Needless to say, whatever tools security teams are buying “off the shelf” need to be configured to the organization’s specific environment. (Further, if the tool does not allow any customization, it should not pass the PoC stage.) Unfortunately, many security tools are purchased based on larger-than-life marketing promises and don’t receive the proper care and feeding that is mandatory for them to be effective in anything but the most elementary environment. When this happens, these tools are prone to throwing off copious alerts, adding to alert fatigue.
The solution is knowing one’s environment, understanding tool capabilities, and regularly tuning controls to match the desired outcomes of the organization.
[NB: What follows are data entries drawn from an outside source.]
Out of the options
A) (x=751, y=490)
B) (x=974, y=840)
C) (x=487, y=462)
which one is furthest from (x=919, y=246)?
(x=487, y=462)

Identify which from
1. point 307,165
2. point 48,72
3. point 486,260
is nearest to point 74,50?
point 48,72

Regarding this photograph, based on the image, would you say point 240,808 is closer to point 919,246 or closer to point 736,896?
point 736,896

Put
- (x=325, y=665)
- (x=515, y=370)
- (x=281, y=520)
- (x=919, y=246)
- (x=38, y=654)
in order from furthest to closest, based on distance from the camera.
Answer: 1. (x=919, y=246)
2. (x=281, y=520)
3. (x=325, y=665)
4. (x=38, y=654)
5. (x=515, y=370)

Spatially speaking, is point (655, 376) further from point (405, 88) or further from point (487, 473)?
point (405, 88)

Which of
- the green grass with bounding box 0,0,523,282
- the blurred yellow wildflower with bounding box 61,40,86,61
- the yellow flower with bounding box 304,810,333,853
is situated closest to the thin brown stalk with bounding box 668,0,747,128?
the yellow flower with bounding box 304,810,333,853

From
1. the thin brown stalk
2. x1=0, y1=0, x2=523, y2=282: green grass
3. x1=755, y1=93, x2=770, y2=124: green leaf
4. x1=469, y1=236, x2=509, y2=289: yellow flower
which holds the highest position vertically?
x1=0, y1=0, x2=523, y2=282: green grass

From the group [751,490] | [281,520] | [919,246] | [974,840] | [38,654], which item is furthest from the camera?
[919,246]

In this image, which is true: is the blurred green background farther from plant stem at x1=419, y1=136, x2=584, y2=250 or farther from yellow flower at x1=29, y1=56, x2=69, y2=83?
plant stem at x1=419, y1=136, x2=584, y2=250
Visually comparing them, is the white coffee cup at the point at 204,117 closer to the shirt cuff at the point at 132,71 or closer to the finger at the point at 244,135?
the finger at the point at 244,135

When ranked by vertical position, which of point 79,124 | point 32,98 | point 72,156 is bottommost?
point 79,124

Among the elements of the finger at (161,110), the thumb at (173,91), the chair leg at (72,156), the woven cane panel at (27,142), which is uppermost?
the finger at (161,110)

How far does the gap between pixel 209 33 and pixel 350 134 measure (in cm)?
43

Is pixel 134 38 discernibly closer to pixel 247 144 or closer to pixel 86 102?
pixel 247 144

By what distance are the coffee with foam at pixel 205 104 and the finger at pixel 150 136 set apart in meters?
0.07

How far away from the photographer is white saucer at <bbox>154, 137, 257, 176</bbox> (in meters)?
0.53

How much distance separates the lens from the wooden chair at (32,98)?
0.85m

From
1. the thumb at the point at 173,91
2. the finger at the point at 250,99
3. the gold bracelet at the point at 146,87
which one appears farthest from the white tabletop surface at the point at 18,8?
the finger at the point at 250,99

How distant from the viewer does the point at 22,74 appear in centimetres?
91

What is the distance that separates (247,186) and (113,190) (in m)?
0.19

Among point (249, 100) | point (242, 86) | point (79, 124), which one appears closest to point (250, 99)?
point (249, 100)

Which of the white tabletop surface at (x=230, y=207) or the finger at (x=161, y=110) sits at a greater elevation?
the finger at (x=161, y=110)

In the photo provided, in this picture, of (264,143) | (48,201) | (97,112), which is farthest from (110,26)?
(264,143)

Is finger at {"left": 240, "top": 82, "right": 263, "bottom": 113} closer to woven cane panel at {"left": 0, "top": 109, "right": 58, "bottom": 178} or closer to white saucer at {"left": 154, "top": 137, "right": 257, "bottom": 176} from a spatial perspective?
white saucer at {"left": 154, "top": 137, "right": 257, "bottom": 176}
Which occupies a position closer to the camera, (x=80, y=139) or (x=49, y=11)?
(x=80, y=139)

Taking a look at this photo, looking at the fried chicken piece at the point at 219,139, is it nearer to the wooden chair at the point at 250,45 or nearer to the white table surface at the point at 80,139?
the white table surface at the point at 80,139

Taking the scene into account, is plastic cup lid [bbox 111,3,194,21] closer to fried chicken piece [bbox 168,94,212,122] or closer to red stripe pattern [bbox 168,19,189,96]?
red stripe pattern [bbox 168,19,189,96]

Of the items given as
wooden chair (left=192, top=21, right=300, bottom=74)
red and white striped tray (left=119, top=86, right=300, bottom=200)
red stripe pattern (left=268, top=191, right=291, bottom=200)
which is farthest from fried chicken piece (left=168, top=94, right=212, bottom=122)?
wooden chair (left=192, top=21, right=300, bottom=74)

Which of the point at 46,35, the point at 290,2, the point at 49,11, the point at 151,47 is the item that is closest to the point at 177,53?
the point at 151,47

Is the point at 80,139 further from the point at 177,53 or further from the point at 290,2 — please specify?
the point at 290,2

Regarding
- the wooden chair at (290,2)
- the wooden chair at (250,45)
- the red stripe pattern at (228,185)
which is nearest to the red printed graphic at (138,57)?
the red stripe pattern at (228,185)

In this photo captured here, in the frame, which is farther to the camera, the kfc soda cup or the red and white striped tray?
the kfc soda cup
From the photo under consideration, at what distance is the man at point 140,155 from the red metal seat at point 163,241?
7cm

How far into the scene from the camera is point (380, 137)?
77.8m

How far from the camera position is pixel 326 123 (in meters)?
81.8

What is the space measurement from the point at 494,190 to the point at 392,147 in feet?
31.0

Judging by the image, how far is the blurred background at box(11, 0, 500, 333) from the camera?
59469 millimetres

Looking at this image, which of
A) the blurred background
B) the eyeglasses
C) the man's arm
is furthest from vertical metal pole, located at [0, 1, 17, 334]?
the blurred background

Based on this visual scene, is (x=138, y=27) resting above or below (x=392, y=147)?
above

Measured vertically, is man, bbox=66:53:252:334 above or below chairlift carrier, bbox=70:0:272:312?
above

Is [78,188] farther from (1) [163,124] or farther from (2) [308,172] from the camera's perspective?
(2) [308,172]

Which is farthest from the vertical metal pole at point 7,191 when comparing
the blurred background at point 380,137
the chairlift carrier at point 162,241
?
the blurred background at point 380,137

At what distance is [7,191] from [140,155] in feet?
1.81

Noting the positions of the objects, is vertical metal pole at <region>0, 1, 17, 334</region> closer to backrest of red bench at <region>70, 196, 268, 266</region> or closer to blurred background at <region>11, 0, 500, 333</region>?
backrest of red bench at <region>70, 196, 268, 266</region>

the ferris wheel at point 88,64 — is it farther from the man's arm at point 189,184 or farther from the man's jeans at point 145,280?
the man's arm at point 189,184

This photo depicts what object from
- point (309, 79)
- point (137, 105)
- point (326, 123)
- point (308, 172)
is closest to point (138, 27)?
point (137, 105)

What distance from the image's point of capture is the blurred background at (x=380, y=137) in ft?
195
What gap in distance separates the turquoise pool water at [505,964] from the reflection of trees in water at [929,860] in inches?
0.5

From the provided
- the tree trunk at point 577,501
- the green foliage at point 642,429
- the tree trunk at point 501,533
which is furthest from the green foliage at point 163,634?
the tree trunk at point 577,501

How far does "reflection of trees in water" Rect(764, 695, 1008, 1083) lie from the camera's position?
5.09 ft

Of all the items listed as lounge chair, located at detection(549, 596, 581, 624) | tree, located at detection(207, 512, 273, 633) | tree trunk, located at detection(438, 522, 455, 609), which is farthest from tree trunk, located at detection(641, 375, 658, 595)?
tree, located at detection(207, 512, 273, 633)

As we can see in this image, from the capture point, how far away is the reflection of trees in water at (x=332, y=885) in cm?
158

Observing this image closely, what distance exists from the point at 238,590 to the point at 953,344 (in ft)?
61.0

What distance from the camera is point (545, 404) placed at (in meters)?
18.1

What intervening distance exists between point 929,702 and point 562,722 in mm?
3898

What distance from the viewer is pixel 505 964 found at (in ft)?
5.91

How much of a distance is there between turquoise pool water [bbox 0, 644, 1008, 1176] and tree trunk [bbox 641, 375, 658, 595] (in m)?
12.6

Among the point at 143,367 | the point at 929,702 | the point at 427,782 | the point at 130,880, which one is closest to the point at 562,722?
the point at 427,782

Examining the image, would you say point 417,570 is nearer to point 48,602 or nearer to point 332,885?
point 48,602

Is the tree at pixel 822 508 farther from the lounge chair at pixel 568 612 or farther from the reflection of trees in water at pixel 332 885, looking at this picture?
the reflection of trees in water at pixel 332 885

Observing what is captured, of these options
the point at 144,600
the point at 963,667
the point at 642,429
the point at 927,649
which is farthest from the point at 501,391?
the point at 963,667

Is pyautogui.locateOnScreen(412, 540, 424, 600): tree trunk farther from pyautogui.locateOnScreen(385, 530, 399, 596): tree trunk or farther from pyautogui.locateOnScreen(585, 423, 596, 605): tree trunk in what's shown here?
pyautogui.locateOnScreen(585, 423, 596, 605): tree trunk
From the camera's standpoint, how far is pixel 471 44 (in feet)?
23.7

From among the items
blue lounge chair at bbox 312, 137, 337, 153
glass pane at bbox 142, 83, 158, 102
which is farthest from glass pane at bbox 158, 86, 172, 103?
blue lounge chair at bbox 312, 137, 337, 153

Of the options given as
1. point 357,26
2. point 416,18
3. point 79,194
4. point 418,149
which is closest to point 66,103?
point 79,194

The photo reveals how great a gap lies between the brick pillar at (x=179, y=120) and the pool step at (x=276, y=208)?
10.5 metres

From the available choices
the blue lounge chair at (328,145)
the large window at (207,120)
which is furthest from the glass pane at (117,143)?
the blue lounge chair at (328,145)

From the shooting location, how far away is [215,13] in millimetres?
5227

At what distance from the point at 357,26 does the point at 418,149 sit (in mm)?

Along the same lines as knowing your toolset, security teams have to understand what’s normal and what’s acceptable in the organization’s environment. For some companies, seeing a high amount of traffic from China or Russia in the middle of the night U.S. time would signal a red flag. For others which conduct legitimate business and/or have partners or employees in those regions, seeing one hundred connections at 2:00 AM ET is no big thing. Remember the case of the hacked Illinois water pump facility? This was a prime example of an organization jumping to conclusions without properly investigating an event or having additional data on hand to support or disprove the incident.
Baselines are about standard operating procedures, establishing usual or “normal” activity, and identifying when behavior becomes anomalous. Applying an industry standard or other type of framework to your environment won’t accomplish the task of proper baselining. The only way to have a baseline—and thus understand when an action is suspicious—is to internally develop baselines then check and re-check them from time to time as situations and authorized parties fluctuate.
A frequent complaint from security pros is the lack of context included in alerts or threat data. Because the typical organization produces hundreds or thousands of alerts every day, checking into each one is impossible, but the desire to be diligent leads security/ops staff to feel overwhelmed. Alternatively, after chasing down a high number of red herrings based solely on a “severe” or “critical” categorization, security pros may become desensitized to alert ratings, leading them to ignore or put off investigation.
Alerts are just one piece of the security puzzle. Security teams need to enrich data with external sources (e.g., OSINT or HUMINT) and internal telemetry from other network detection tools. This information will color in the spaces where context is missing and allow security analysts to take the most appropriate actions and provide the best recommendations to the organization.
Orchestration and automation is a big piece of the contextualization puzzle, as having a “single pane of glass” helps analysts reduce the signal-to-noise ratio by applying (some) enrichment before an alert is triggered, and consolidating workflow.
It’s unlikely that security teams are going to see fewer alerts over time since the amount of data organizations collect continues to grow, as cybersecurity is slowly becoming a top-line business risk, and as the threat landscape multiplies, seemingly day by day. Because very few organizations will be able to staff the SOC with hundreds of analysts, managing alerts requires a streamlined and strategic approach. Haphazardly responding to every “high” level alert is not tenable. However, orchestrating disparate tools and automating alert triage, learning your trustworthy sources, baselining network and authorized user behavior, and enriching alerts with contextual information will allow security and ops teams to handle critical alerts more seamlessly.